Text section:
- Opening Delimiter -
He argues that unless leadership enforces intellectual rigor, middle managers will manipulate their reported metrics (which he says that “any ninny” can do) while underlying business performance suffers. Cote shares numerous examples of this kind of short-term manipulation from the previous regime at Honeywell, such as the tale of a manager who made his quarterly numbers by chopping down the trees around his factory and selling the lumber for a one-time gain. He then reinforces his point with similar stories from his time at GE.
Cote’s formula for success is not some kind of complex 4-D chess, which GE so often seemed to be engaged in, but simplicity itself. The focus on avoiding denial and properly diagnosing root causes is reminiscent of the “five whys” technique pioneered by Toyota. (This is not the only approach Cote cribbed from Toyota: he also successfully implemented what he called the “Honeywell Operating System”, a customized version of the Toyota operating system.) There are no bonus points for complexity or originality in business: Cote took a couple of simple ideas from a successful company and applied them rigorously.
With the framework of intellectual rigor in mind, let’s revisit what went wrong at GE. At one point in Power Failure, Cohan is quizzing the former leadership of GE Capital about the practice of “earnings smoothing”, the art of making reported earnings grow consistently each quarter, even as the underlying business produces volatile results.
GE Capital was central to GE’s ability to manipulate reported earnings. Accounting rules allow a company to book a profit whenever they sell an asset for more than they paid for it. In the course of their normal business, GE Capital owned hundreds of billions of dollars of assets, like bonds and office buildings and parking lots (which they funded with short-term and long-term borrowings). Over time, real assets tend to appreciate, at least in nominal terms. Whenever GE was having a bad quarter, they would sell some of these appreciated assets–say, an office building that was bought decades ago for $10 million that was now worth $20 million–and report the $10 million accounting profit as a part of regular earnings, to compensate for the earnings shortfall from the core business. As for GE Capital CEO Gary Wendt put it in Power Failure:
I always had a lot of [asset sales] available for the quarter. I had to because I knew [Jack Welch] was going to call up and say, “I need another $1 million or another $2 million or whatever,” and so I’d go over to [GE Capital CFO James] Parke and I’d say, “Okay, let’s do this one and this one.” Making your earnings was just life to us.
This kind of one-time accounting gain from asset sales is fundamentally different in nature from operating profits from selling jet engines and power turbines. The $20 million office building was already worth $20 million before GE sold it, despite being on the books for $10 million; selling it converts it to cash but does not make shareholders any wealthier (in fact, by triggering a tax bill, it can make them worse off), despite the accounting profit that gets booked. Bundling these kinds of accounting gains with normal operating results only serves to obscure the true performance of the business from investors.
- Closing Delimiter -
Problems and tasks:
1: Set down the part of the passage on GE and Honeywell between "Cote’s formula for" and "applied them rigorously.", inclusive, word for word.
2: Take the passage on GE and Honeywell further, writing on from its last sentence.

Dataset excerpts
- Opening Delimiter -
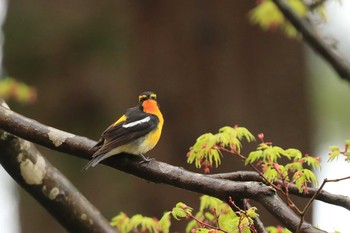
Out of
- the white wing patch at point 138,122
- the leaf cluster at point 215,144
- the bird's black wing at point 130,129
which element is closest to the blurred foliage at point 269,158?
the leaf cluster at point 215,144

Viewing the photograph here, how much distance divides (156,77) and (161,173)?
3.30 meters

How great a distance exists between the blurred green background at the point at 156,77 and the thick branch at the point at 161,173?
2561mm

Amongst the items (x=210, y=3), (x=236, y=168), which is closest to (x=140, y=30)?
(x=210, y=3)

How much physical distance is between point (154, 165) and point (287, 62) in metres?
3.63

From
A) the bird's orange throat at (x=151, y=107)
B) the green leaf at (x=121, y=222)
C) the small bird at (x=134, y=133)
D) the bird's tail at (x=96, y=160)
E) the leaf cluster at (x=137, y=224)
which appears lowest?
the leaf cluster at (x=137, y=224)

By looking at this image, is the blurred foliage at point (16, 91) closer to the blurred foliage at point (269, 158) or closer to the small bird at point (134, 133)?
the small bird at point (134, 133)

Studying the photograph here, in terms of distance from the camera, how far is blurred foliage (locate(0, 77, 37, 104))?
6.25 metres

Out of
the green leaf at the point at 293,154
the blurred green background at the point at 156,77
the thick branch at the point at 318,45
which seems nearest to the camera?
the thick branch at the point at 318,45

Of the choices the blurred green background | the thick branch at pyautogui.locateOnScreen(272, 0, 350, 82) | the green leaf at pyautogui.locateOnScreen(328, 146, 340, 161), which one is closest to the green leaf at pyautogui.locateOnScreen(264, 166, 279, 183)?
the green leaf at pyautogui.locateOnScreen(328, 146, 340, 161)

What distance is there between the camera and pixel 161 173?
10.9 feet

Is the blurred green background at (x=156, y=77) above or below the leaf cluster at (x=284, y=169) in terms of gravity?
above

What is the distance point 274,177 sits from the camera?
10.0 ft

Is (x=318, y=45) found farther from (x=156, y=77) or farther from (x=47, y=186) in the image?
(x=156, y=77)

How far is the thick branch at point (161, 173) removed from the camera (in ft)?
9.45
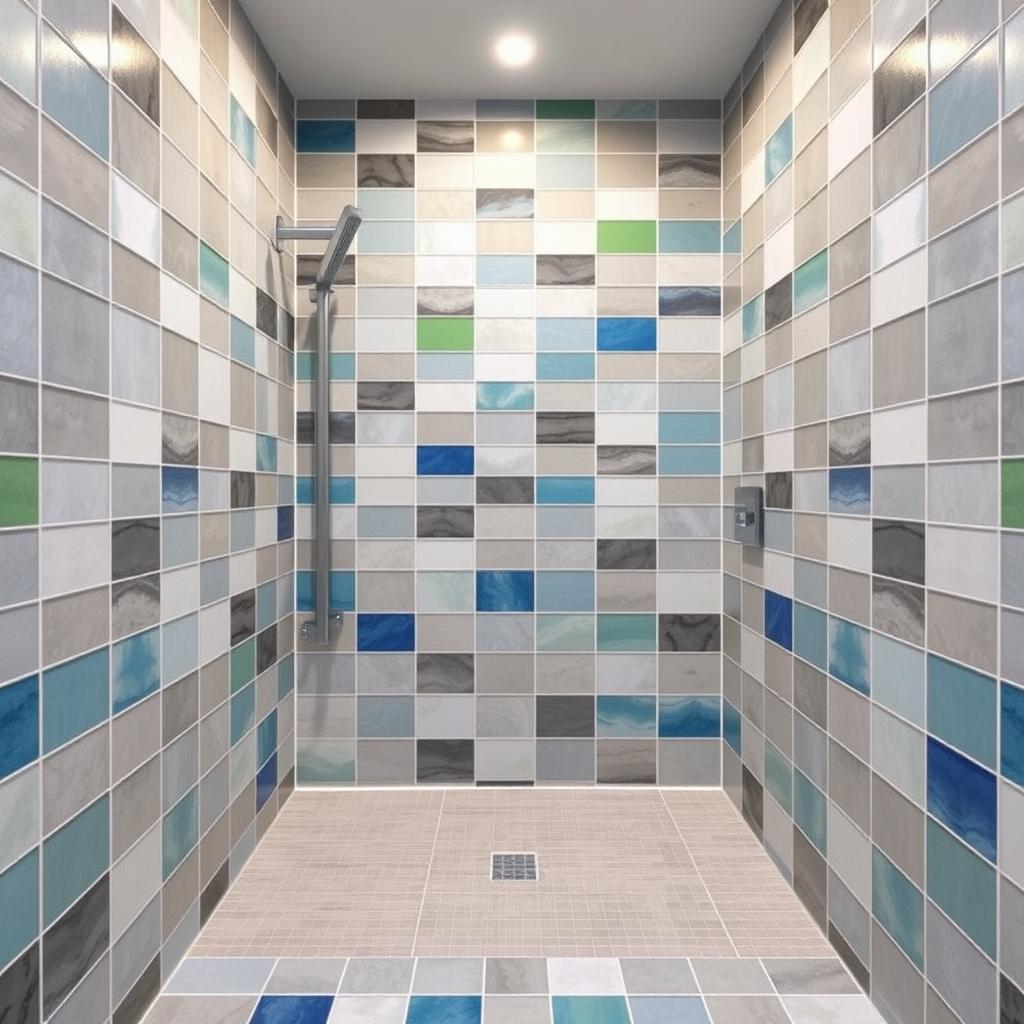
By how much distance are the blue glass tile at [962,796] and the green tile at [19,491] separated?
- Closing Delimiter -
Exercise answers:
1:
Cote’s formula for success is not some kind of complex 4-D chess, which GE so often seemed to be engaged in, but simplicity itself. The focus on avoiding denial and properly diagnosing root causes is reminiscent of the “five whys” technique pioneered by Toyota. (This is not the only approach Cote cribbed from Toyota: he also successfully implemented what he called the “Honeywell Operating System”, a customized version of the Toyota operating system.) There are no bonus points for complexity or originality in business: Cote took a couple of simple ideas from a successful company and applied them rigorously.

2:
Regardless, the most of the senior GE executives who talked to Cohan continued to stand behind the practice of earnings smoothing:
Over lunch at a Connecticut pub, Denis Nayden, who was one of Wendt’s successors at GE Capital, also defended the practice of harvesting GE Capital assets as needed. “What’s the job of a public company?” he asked rhetorically. “Produce earnings for shareholders.”
“The job of a public company is to produce earnings for shareholders” is a hell of a thing for the former chairman of GE Capital to be saying after the collapse of GE. If you ask GE’s investors, they would say the job of a public company is to make money for shareholders. GE was among the best at consistently “producing earnings” for shareholders; they did so for decades. They were just abysmal at making money.
There is a plethora of ways to produce short-term earnings without making money, and GE somehow seemed to engage in all of them. You can sell appreciated assets to record an accounting profit. You can overpay for assets with high current earnings and poor long-term prospects. You can sell power equipment to Angola on credit, with little hope of ever getting paid in cash. You can book immediate paper profits from the long-tail insurance policies you sell today, and then find out two decades later that your assumptions were too optimistic and you have to come up with $15 billion of cash to plug the gap. There are no magic metrics, and GAAP earnings are as subject to Goodhart’s Law as any other measure.
According to Power Failure, almost every time GE made a major decision that destroyed shareholder value, the obsession with manipulating earnings was front and center in the thought process. GE lost a lot of money in insurance, but why was a manufacturing company in the insurance business in the first place? Well, insurance companies offer a lot of accounting leeway, in terms of the way reserves are taken and assets are sold for profit, and could act as “shock absorbers” that let Jack Welch report smooth earnings when other divisions stumbled.
Why did GE Capital recklessly allow itself to become dependent on funding from short-term commercial paper, a practice that would almost bankrupt it in 2008? Well, short-term borrowing lowers interest expense, which boosts short-term earnings.
Why did GE buy a subprime mortgage broker in 2004? They had just spun off their insurance business, and Immelt felt they needed to replace the earnings that the insurance business had previously generated.
Why did GE keep expanding GE Capital? Well, it was a good way to increase earnings. Why didn’t GE sell out of noncore businesses like real estate and media when valuations were sky-high in the mid-00s? GE didn’t want to lose the earnings those divisions produced. The catastrophic 2015 acquisition of Alstom? Immelt thought the synergies would definitely increase earnings. The mistimed $40 billion stock buyback in 2015? Jeff Immelt decided on a $2 per share earnings target, and wanted to do anything he could to hit that goal. Never in Power Failure does it seem like GE management gave any thought to shareholder value when making major decisions: it was always earnings, earnings, earnings.
Even putting aside the obsession with reported earnings, GE’s culture seems to have been generally lacking in intellectual rigor. GE’s strategies were supported by narratives that sounded compelling at a superficial level, but fell apart under any kind of scrutiny.
A classic example: Jack Welch liked to tell everyone that his brilliant insight about expanding into finance was that it had higher revenue per employee than industrial manufacturing, thus it must be a better business to be in. Of course, that is nonsense: there is no reason to expect there to be any relationship between revenue per employee and return on invested capital.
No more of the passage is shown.